Sudan oil refinery where the newly-emerging oil-rich central African state has been under fire from U.S. imperialism for years. The leadership of the country is being hounded by the ICC which it is not a party to the Rome Statute., a photo by Pan-African News Wire File Photos on Flickr.
Sudan’s projected economic contraction in 2012 worse than expected
April 17, 2012
(WASHINGTON) – The International Monetary Fund (IMF) on Tuesday revised down its forecast to Sudan’s economy to show a significant shrinkage in 2012.
International Monetary Fund Managing Director Christine Lagarde speaks at the Brookings Institution April 12, 2012 in Washington, DC. (AFP)According to the latest release of the World Economic Outlook (WEO), the East African nation achieved a -3.9% growth in 2011. The figure includes South Sudan only up until July 2011 when the country officially broke up into two.

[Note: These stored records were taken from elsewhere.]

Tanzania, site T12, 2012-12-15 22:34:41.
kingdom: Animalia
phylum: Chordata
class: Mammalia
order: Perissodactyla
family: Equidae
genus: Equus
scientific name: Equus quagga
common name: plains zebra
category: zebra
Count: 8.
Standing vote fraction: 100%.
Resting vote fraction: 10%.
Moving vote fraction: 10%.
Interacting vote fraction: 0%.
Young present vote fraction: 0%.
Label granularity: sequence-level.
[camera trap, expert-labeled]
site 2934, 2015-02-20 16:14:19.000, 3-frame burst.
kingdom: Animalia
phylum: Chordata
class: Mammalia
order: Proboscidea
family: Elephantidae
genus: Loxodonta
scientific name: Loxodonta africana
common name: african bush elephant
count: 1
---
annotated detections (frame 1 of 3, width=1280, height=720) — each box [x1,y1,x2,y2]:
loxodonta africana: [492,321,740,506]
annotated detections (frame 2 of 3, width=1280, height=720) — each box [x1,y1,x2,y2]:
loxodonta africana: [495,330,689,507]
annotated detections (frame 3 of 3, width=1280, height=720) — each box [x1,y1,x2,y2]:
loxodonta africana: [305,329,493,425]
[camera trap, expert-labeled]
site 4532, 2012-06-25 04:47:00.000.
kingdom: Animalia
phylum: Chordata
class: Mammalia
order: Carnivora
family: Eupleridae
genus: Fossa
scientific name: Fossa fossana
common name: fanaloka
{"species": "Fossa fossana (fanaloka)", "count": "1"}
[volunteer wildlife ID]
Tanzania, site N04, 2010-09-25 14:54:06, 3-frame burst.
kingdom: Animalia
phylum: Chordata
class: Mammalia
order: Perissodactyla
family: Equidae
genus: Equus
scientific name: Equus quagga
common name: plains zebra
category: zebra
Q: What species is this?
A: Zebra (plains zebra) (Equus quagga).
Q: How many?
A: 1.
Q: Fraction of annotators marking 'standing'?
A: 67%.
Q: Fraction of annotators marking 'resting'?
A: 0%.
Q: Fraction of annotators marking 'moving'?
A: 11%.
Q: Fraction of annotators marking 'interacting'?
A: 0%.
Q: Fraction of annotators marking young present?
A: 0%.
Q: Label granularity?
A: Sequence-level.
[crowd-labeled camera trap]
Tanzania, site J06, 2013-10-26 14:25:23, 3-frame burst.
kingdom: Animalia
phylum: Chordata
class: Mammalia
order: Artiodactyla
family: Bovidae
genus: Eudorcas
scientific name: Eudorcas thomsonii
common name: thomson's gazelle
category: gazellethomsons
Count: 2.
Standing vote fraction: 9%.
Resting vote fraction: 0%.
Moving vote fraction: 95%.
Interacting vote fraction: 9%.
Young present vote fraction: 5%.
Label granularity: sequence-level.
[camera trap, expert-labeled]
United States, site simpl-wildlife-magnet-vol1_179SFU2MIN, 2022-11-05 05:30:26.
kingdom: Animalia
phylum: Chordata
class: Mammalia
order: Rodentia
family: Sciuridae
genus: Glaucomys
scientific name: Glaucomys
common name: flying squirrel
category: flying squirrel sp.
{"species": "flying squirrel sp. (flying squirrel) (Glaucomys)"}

In 2012, Sudan’s economy will contract by -7.3% before improving in 2013 to -1.5% and to 1.7% in 2017.
The loss of the oil-rich south last year meant that Sudan no longer has access to billions of dollars worth of crude reserves. Oil was the main source of foreign currency and revenues for Sudan prior to the country’s partition.
To make matters worse, South Sudan managed last week to take over one of Sudan’s major oilfields of Heglig in South Kordofan through a military occupation that took everyone by surprise. Analysts say that damages to the facilities in the area, which produces half Sudan’s oil, as a result of military operations means that production will not resume anytime soon.
Furthermore, landlocked South Sudan shut down its own roughly 350,000 barrels per day in January in a row over how much it should pay to export crude via Sudan. The latter has built in oil transit fees as part of its budget at the rate of $36 per barrel.
Khartoum has undertaken measures since last year in anticipation of the sharp curtailment in revenues. This includes cutting government spending, partially lifting subsidies and banning a wide range of imports to stop depletion of foreign currency reserves.
But nonetheless, food prices soared to unbearable levels for many citizens prompting limited demonstrations in the Sudanese capital last year. The exchange rate of the Sudanese pound also deteriorated to unprecedented levels amid sharp shortage in hard currency which further fueled price hikes.
The IMF projected consumer prices in Sudan to increase by 23.2% in 2012 and 26.0% in 2013 which is the highest in the Middle East region.
Sudan has turned to a number of friendly nations seeking help to shore up its budget deficits and boost its foreign currency reserves directly or through investments. So far only the Arab Gulf state of Qatar made a $2 billion pledge to assist in the form of buying Sudan government bonds and investments in several economic sectors.
Sudanese officials assert that their country will overcome the loss of oil revenue by exporting more gold and revamping the agricultural sector.
However, this week the Sudanese finance and national economy minister Ali Mahmood Abdel-Rasool said that the 2012 budget as it stands is unsustainable and needs to be amended.
The pro-government al-Rayaam newspaper reported that the Sudanese parliament is poised to approve a second round of lifting subsidies on fuel amid strong objections from the labor union.